The input >>
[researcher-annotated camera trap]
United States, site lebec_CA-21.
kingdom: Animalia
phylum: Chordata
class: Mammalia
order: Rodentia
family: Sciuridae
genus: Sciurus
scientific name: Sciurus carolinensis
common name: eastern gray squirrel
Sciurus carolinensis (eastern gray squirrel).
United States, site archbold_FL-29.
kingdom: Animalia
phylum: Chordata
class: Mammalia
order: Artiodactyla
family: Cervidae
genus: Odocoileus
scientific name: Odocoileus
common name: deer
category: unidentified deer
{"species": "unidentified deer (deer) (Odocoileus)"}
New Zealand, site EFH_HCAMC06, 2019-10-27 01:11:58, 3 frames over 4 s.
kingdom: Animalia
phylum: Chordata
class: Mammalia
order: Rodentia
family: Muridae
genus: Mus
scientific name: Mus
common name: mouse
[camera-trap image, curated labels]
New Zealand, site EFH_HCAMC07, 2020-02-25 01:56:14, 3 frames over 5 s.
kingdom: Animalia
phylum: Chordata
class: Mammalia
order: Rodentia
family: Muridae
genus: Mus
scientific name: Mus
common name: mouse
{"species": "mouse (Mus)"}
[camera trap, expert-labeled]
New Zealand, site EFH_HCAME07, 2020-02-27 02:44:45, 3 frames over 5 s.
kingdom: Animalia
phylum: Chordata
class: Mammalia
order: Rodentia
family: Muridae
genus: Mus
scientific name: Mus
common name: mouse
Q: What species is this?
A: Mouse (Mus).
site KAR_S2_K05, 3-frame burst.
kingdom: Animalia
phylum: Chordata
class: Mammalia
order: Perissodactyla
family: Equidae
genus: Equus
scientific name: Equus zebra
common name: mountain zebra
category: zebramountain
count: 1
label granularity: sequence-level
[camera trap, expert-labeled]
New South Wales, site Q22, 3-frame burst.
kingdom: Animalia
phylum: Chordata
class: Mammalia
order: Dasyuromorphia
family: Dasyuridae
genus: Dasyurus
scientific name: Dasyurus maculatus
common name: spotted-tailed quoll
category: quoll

About this task >> Return every record above exactly as written.

Response to the task >>
[researcher-annotated camera trap]
United States, site lebec_CA-21.
kingdom: Animalia
phylum: Chordata
class: Mammalia
order: Rodentia
family: Sciuridae
genus: Sciurus
scientific name: Sciurus carolinensis
common name: eastern gray squirrel
Sciurus carolinensis (eastern gray squirrel).
United States, site archbold_FL-29.
kingdom: Animalia
phylum: Chordata
class: Mammalia
order: Artiodactyla
family: Cervidae
genus: Odocoileus
scientific name: Odocoileus
common name: deer
category: unidentified deer
{"species": "unidentified deer (deer) (Odocoileus)"}
New Zealand, site EFH_HCAMC06, 2019-10-27 01:11:58, 3 frames over 4 s.
kingdom: Animalia
phylum: Chordata
class: Mammalia
order: Rodentia
family: Muridae
genus: Mus
scientific name: Mus
common name: mouse
[camera-trap image, curated labels]
New Zealand, site EFH_HCAMC07, 2020-02-25 01:56:14, 3 frames over 5 s.
kingdom: Animalia
phylum: Chordata
class: Mammalia
order: Rodentia
family: Muridae
genus: Mus
scientific name: Mus
common name: mouse
{"species": "mouse (Mus)"}
[camera trap, expert-labeled]
New Zealand, site EFH_HCAME07, 2020-02-27 02:44:45, 3 frames over 5 s.
kingdom: Animalia
phylum: Chordata
class: Mammalia
order: Rodentia
family: Muridae
genus: Mus
scientific name: Mus
common name: mouse
Q: What species is this?
A: Mouse (Mus).
site KAR_S2_K05, 3-frame burst.
kingdom: Animalia
phylum: Chordata
class: Mammalia
order: Perissodactyla
family: Equidae
genus: Equus
scientific name: Equus zebra
common name: mountain zebra
category: zebramountain
count: 1
label granularity: sequence-level
[camera trap, expert-labeled]
New South Wales, site Q22, 3-frame burst.
kingdom: Animalia
phylum: Chordata
class: Mammalia
order: Dasyuromorphia
family: Dasyuridae
genus: Dasyurus
scientific name: Dasyurus maculatus
common name: spotted-tailed quoll
category: quoll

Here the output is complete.